Christian Witness Ministries (CWM) is a non-denominational church affiliation founded by the former National General Secretary of the Assemblies of God in Australia 1989–1992, Philip Powell. CWM publishes a quarterly magazine, Contending Earnestly for The Faith (CETF), of which Philip Powell is the editor (B. Michael Bigg assistant editor) and to which a number of authors from different backgrounds contribute, including Dave Hunt (Christian apologist), Bill Randles, Mike Gendron, Aeron Morgan, Jeffrey Whittaker, Mark Mullins, Roger Winter-Smith, and Larry DeBruyn. CWM also runs a bookshop and conducts Bible conferences and ministry tours featuring the above speakers plus Justin Peters and Peter Stokes. CWM is a watchman discernment ministry.

==History==
Philip Powell left the Australian Assemblies of God in 1992, believing that the church was preaching false doctrines and supporting false prophets and teachers. After his departure from the AOG, Powell became associated with others, who have come to similar conclusions. Philip with his wife, Kathleen launched Christian Witness Ministries in 1994, and began to publish a quarterly magazine entitled Contending EARNESTLY for THE Faith (CETF) out of Hamilton, New Zealand. There are now clearing offices in Australia and the UK as well as in New Zealand. The magazine is now published from Brisbane, Australia.

==Ministry==

Christian Witness Ministries is committed to spreading the Bible based Gospel (Good News) of Jesus Christ and to maintaining "the faith which was once [for all] delivered unto the saints" - Jude 3. With this mission in mind CWM, fearlessly identifies the teachers in the church who spread aberrant non-biblical teaching, their false works and utterances, that abound in our time. They believe in the present day reality of the Holy Spirit and His work in and through the believer in the fruit and the gifts.

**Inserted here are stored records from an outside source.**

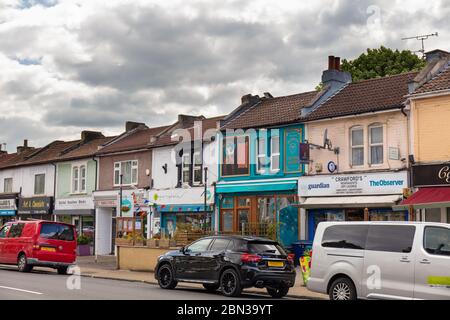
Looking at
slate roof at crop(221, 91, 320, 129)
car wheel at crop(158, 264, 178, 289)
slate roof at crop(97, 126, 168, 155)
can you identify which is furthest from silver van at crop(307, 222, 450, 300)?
slate roof at crop(97, 126, 168, 155)

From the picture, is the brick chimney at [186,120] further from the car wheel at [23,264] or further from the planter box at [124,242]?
the car wheel at [23,264]

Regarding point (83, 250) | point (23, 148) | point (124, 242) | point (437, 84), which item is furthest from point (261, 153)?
point (23, 148)

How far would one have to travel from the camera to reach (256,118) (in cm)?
3025

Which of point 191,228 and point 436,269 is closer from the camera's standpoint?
point 436,269

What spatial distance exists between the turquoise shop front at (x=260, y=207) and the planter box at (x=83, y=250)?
411 inches

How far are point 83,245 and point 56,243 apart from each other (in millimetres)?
12751

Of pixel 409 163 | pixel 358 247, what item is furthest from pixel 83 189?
pixel 358 247

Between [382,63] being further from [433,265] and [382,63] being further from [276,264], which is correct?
[433,265]

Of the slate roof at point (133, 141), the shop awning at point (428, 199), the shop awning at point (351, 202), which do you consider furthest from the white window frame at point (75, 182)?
the shop awning at point (428, 199)

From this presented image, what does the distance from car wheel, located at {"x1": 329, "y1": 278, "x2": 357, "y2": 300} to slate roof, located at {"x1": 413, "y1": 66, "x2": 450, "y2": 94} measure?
443 inches

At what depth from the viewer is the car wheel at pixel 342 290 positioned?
13969mm

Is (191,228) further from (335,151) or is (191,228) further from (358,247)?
(358,247)

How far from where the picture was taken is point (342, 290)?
14.1 m

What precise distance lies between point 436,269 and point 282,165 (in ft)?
50.7
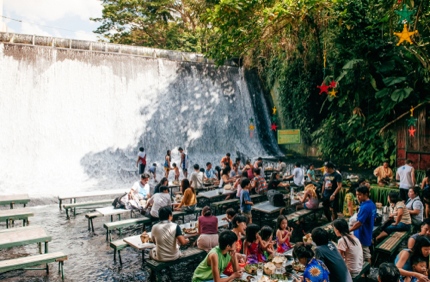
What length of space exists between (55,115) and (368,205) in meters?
13.6

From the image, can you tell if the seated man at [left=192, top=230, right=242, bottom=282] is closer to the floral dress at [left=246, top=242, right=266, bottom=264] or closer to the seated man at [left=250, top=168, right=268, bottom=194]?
the floral dress at [left=246, top=242, right=266, bottom=264]

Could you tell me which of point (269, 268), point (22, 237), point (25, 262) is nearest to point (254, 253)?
point (269, 268)

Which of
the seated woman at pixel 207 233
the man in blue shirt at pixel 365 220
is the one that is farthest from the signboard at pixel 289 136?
the seated woman at pixel 207 233

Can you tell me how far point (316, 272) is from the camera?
3.58 m

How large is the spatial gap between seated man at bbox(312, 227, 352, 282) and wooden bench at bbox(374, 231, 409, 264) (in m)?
2.29

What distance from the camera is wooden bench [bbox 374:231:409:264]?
223 inches

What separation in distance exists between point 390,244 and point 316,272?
10.3ft

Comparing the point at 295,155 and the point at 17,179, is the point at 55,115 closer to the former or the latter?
the point at 17,179

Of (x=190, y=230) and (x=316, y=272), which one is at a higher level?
(x=316, y=272)

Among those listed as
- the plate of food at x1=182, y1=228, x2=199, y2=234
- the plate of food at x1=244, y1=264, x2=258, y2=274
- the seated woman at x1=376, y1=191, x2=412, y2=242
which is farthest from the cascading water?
the seated woman at x1=376, y1=191, x2=412, y2=242

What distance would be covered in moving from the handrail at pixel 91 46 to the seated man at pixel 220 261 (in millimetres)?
14457

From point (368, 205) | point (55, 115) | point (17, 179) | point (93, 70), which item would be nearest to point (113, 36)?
point (93, 70)

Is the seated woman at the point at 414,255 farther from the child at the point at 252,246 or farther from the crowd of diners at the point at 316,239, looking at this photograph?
the child at the point at 252,246

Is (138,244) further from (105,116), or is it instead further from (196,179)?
(105,116)
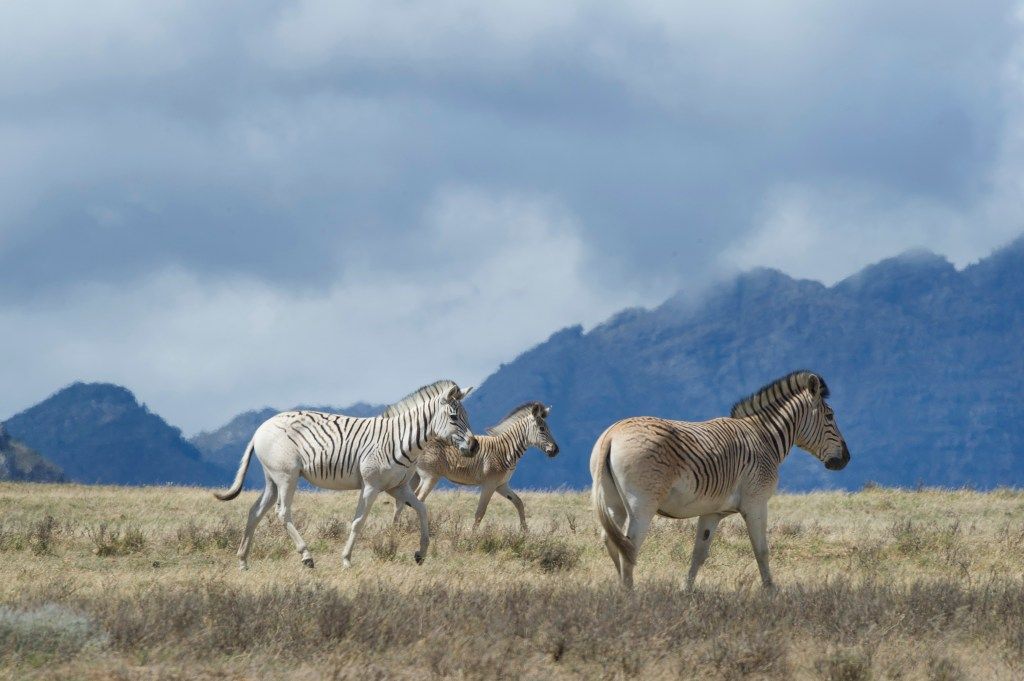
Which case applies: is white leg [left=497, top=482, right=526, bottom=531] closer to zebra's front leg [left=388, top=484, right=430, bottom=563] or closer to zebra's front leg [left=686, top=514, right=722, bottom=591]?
zebra's front leg [left=388, top=484, right=430, bottom=563]

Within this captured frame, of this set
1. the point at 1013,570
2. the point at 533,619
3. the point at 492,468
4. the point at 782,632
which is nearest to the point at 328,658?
the point at 533,619

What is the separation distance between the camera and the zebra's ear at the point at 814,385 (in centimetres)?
1377

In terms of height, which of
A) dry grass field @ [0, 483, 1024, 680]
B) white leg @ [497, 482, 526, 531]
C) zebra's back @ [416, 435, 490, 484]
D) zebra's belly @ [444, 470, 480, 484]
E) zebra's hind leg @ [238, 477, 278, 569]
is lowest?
dry grass field @ [0, 483, 1024, 680]

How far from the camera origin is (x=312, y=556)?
15.1 meters

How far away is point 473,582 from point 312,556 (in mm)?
3353

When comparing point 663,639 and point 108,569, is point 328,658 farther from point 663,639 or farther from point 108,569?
point 108,569

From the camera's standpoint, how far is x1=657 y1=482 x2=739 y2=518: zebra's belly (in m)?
11.9

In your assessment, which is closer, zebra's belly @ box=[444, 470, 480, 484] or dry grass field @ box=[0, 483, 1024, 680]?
dry grass field @ box=[0, 483, 1024, 680]

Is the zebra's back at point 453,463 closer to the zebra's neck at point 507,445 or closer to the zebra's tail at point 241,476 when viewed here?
the zebra's neck at point 507,445

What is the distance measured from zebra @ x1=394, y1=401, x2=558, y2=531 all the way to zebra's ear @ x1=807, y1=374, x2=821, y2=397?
6.74 metres

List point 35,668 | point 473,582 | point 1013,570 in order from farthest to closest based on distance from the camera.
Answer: point 1013,570, point 473,582, point 35,668

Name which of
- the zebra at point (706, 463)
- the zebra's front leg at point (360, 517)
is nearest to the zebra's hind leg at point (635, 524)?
the zebra at point (706, 463)

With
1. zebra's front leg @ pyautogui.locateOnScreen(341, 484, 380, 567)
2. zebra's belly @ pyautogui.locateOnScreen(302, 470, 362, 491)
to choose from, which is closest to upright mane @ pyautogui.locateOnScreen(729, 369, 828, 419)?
zebra's front leg @ pyautogui.locateOnScreen(341, 484, 380, 567)

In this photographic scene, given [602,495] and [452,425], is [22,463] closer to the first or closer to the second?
[452,425]
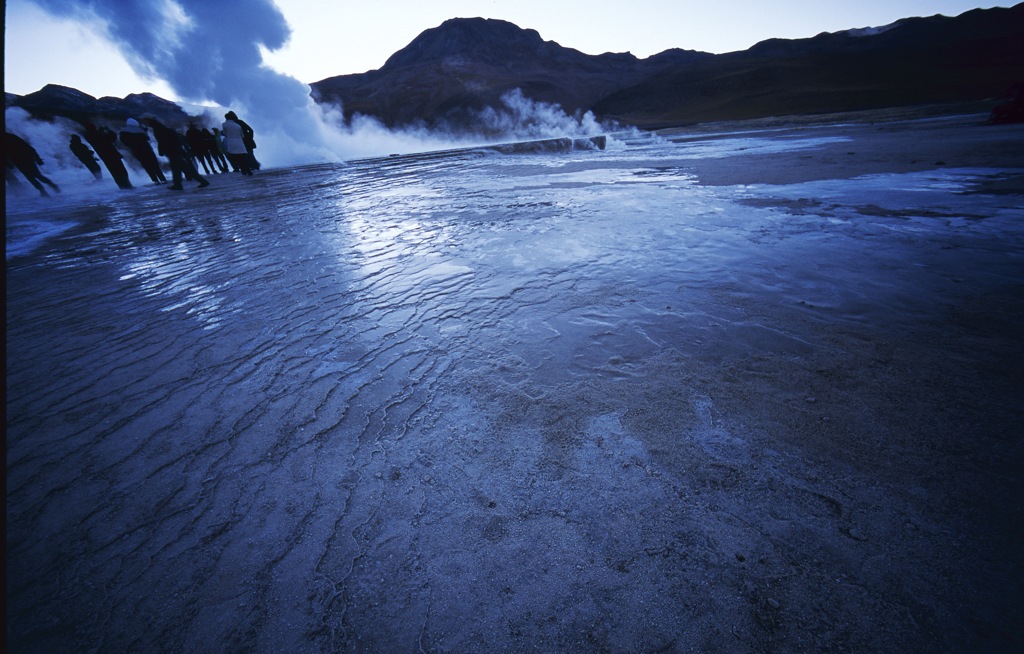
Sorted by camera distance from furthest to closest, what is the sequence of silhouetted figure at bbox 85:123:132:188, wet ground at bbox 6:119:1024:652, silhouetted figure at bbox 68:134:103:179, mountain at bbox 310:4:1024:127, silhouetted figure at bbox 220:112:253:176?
mountain at bbox 310:4:1024:127 → silhouetted figure at bbox 68:134:103:179 → silhouetted figure at bbox 220:112:253:176 → silhouetted figure at bbox 85:123:132:188 → wet ground at bbox 6:119:1024:652

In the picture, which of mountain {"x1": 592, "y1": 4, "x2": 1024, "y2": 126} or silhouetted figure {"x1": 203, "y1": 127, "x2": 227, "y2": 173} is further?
mountain {"x1": 592, "y1": 4, "x2": 1024, "y2": 126}

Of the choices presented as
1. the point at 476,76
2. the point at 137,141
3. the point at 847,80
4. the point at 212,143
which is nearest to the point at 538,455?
the point at 137,141

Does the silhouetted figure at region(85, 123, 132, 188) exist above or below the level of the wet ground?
above

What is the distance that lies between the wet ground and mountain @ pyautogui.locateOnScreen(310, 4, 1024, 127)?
45.9 m

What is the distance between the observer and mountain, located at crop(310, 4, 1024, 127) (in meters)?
43.7

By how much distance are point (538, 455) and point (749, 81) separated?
231 ft

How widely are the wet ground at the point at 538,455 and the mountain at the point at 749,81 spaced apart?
150ft

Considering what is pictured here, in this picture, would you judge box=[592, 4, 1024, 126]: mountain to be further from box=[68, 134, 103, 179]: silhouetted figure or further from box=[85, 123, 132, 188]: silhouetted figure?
box=[68, 134, 103, 179]: silhouetted figure

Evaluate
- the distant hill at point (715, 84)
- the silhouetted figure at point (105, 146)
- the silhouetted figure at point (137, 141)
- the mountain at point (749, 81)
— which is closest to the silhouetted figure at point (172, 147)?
the silhouetted figure at point (137, 141)

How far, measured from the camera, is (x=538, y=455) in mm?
2059

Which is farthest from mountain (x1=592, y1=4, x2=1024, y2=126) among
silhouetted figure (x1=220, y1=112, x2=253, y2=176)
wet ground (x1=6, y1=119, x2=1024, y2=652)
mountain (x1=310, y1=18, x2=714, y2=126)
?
wet ground (x1=6, y1=119, x2=1024, y2=652)

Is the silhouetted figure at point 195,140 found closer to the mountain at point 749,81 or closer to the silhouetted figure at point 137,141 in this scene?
the silhouetted figure at point 137,141

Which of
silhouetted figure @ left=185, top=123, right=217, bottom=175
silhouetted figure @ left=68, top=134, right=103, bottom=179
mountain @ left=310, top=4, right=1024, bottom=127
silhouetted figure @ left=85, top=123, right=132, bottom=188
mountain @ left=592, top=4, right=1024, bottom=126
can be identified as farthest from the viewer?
mountain @ left=310, top=4, right=1024, bottom=127

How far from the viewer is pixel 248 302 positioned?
3746 mm
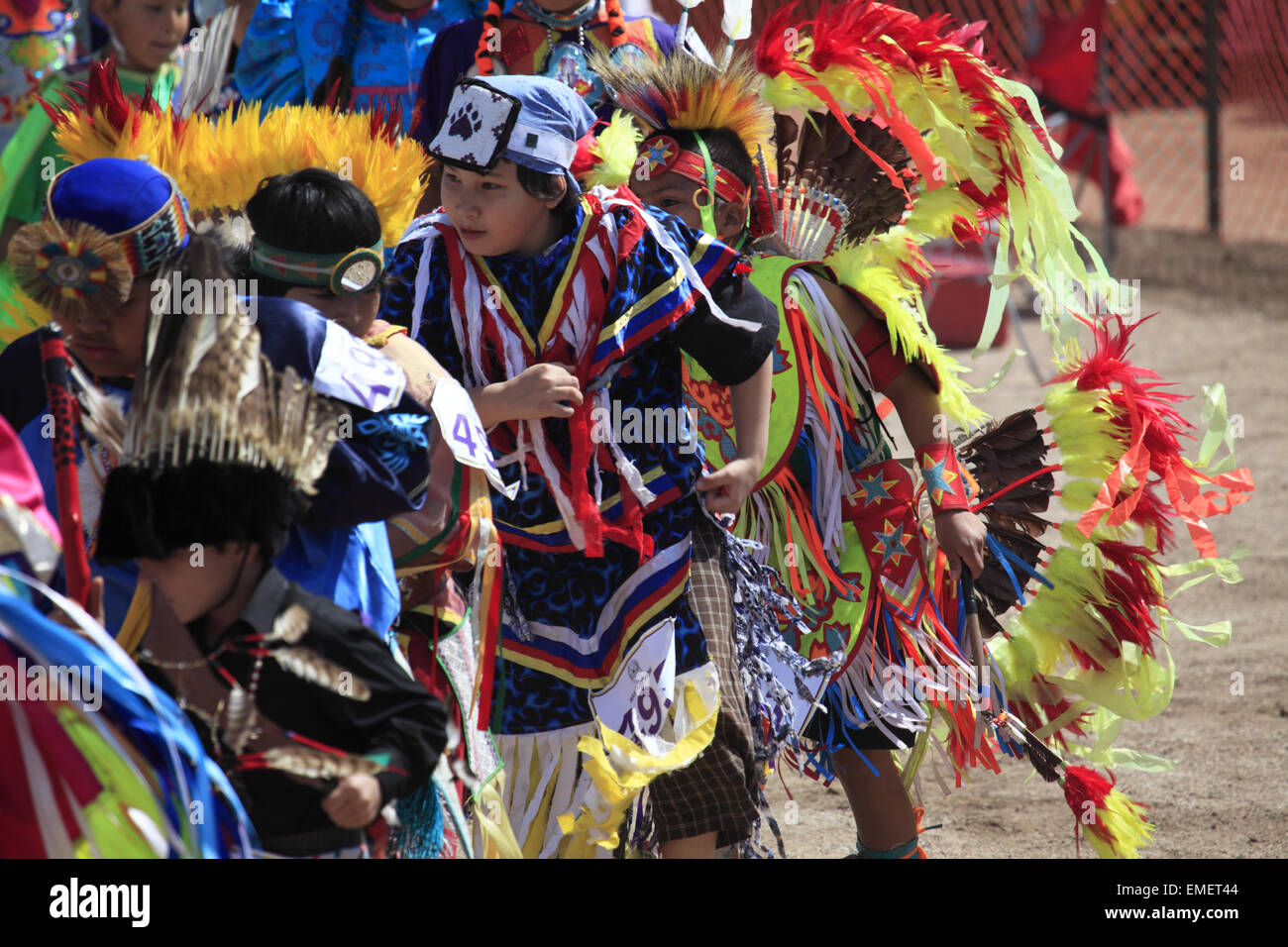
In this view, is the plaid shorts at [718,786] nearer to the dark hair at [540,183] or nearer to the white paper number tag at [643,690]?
the white paper number tag at [643,690]

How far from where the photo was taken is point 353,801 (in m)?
1.89

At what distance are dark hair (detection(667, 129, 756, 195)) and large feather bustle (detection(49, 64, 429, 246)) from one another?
24.3 inches

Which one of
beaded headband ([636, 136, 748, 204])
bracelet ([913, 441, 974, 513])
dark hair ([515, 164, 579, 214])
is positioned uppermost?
dark hair ([515, 164, 579, 214])

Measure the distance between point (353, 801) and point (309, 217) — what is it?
3.13ft

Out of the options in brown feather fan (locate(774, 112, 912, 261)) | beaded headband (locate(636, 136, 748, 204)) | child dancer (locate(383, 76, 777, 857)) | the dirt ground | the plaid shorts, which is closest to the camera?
child dancer (locate(383, 76, 777, 857))

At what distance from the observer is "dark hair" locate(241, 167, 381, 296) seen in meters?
2.42

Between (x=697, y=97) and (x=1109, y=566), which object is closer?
(x=697, y=97)

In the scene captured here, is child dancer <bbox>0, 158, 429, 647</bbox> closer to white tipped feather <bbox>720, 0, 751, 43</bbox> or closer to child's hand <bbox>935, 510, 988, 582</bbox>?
child's hand <bbox>935, 510, 988, 582</bbox>

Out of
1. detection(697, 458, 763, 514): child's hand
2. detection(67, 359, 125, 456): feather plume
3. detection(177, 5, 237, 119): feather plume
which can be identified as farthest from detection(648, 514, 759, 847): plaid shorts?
detection(177, 5, 237, 119): feather plume

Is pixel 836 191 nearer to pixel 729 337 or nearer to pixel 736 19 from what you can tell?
pixel 736 19

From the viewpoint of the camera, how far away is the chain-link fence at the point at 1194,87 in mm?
12414

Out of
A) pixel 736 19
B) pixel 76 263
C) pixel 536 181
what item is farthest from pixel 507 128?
pixel 736 19
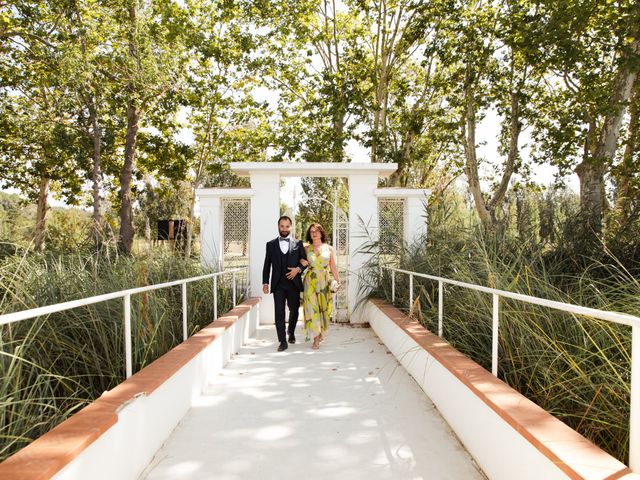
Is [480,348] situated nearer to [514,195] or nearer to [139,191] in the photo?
[514,195]

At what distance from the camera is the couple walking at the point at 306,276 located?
263 inches

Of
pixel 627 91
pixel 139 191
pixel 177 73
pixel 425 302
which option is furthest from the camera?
pixel 139 191

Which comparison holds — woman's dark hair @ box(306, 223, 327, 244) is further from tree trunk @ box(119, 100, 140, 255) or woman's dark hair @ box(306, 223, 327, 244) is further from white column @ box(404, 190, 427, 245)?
tree trunk @ box(119, 100, 140, 255)

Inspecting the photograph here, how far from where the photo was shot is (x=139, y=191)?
20.2 metres

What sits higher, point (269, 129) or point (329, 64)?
point (329, 64)

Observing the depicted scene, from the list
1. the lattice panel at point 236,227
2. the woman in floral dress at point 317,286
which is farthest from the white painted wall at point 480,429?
the lattice panel at point 236,227

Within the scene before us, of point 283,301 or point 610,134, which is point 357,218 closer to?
point 283,301

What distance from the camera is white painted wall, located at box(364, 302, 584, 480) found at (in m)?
2.33

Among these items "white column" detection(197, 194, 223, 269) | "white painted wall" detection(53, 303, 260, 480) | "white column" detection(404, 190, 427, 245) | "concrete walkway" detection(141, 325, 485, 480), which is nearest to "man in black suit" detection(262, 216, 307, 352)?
"concrete walkway" detection(141, 325, 485, 480)

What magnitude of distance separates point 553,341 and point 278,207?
21.9 feet

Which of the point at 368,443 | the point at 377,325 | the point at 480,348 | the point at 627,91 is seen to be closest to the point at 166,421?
the point at 368,443

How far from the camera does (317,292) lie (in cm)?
671

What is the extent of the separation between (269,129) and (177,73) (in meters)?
4.04

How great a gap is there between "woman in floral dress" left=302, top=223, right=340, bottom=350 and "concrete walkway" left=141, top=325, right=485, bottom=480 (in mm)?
1081
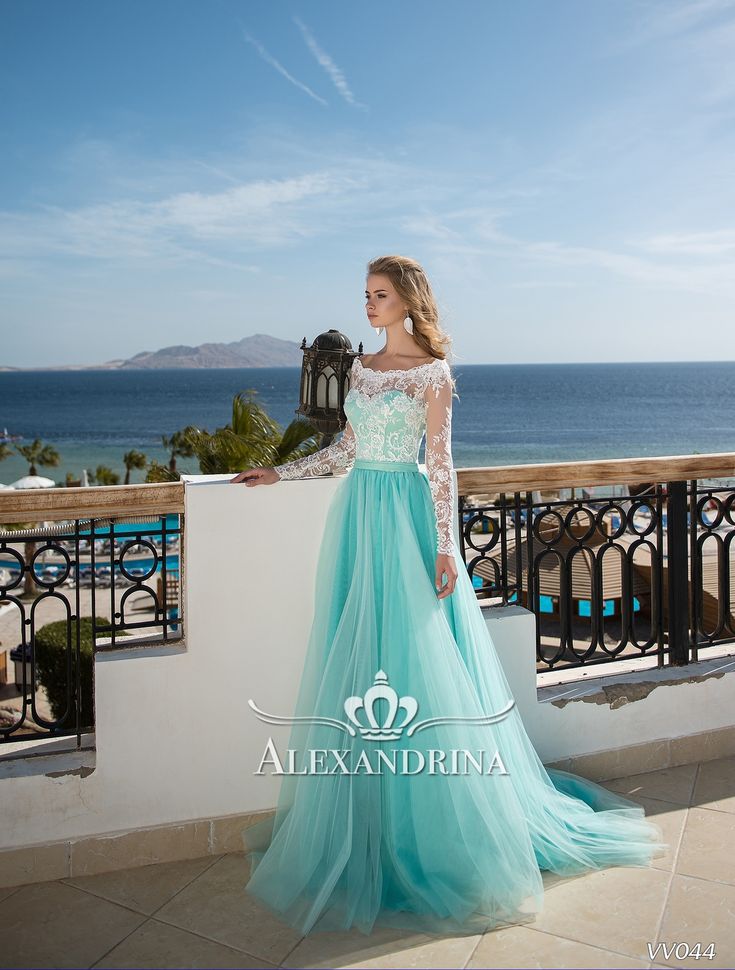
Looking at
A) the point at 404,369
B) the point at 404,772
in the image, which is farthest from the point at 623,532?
the point at 404,772

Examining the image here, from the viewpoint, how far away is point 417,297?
91.0 inches

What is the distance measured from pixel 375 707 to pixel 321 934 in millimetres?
549

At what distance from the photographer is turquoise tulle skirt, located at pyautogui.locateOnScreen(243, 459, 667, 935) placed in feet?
6.85

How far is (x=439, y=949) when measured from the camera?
194 cm

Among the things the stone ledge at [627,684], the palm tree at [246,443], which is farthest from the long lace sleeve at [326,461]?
the palm tree at [246,443]

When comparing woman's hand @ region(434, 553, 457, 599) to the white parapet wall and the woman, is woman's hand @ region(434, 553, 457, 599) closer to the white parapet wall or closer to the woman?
the woman

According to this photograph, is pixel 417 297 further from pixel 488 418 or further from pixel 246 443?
pixel 488 418

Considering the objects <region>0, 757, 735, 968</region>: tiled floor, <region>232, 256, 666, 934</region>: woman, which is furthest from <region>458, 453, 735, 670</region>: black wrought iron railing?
<region>0, 757, 735, 968</region>: tiled floor

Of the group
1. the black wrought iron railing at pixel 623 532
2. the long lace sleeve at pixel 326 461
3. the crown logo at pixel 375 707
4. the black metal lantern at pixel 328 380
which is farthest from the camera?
the black wrought iron railing at pixel 623 532

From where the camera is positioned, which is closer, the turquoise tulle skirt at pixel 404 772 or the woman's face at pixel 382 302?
the turquoise tulle skirt at pixel 404 772

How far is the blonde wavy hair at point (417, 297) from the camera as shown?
7.57ft

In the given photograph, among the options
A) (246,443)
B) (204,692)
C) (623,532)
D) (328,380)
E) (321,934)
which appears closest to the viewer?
(321,934)

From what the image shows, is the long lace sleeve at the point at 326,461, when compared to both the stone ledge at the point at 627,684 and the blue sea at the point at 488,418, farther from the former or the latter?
the blue sea at the point at 488,418

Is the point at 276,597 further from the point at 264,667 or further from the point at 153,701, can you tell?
the point at 153,701
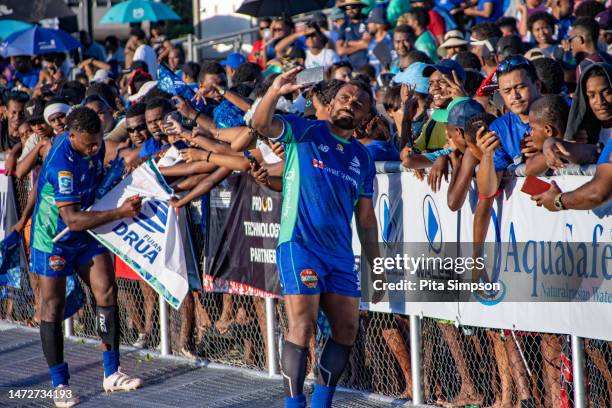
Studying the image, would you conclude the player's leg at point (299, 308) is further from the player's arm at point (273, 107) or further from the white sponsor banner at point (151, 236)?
the white sponsor banner at point (151, 236)

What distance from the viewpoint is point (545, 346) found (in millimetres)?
6426

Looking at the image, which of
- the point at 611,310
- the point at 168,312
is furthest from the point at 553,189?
the point at 168,312

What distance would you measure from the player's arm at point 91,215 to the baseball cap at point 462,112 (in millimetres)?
2869

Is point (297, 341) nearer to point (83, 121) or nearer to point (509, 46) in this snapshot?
point (83, 121)

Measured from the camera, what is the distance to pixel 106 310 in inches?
320

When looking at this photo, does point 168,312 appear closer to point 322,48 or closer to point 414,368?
point 414,368

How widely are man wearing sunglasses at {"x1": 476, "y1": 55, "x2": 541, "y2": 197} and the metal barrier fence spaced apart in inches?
42.2

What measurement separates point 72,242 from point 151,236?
762mm

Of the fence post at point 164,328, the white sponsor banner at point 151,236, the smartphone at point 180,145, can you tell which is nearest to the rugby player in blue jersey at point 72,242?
the white sponsor banner at point 151,236

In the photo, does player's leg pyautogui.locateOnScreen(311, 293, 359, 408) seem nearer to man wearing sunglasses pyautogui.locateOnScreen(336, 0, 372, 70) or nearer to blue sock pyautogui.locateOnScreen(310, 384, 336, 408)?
blue sock pyautogui.locateOnScreen(310, 384, 336, 408)

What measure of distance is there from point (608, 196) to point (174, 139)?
13.8ft

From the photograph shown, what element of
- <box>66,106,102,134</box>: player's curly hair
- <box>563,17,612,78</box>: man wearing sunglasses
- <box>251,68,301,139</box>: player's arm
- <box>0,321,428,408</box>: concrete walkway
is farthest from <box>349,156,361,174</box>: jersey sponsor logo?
<box>563,17,612,78</box>: man wearing sunglasses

CWM is biblical in basis, Evangelical in emphasis, and Evangelistic in purpose. They endeavour to follow Paul the Apostle's example in preaching the good news of Christ to both Jews & Gentiles.

CWM is therefore both a teaching and a warning ministry. They endeavour to keep a balance, in line with the Bible on both aspects, in the spoken and written word. They refuse to entertain doctrinally or morally suspect teachings and teachers and have no desire or intention to establish a hierarchical denomination or movement. They do however recognise all who are sound in their teaching about Jesus Christ and His Gospel, as fellow believers — those who the New Testament calls "saints".

With these things in mind CWM recognises a group of voluntary networking churches and fellowships without reference to Christian denomination. CWM has a Statement of Faith and Mission.

CWM has made a stand against Australian Assemblies of God pastor Frank Houston, the father of Hillsong Church's Brian Houston. CWM is also a major critic of Hillsong Church. CWM is mentioned in Tanya Levin's controversial book about Hillsong, People in Glass Houses.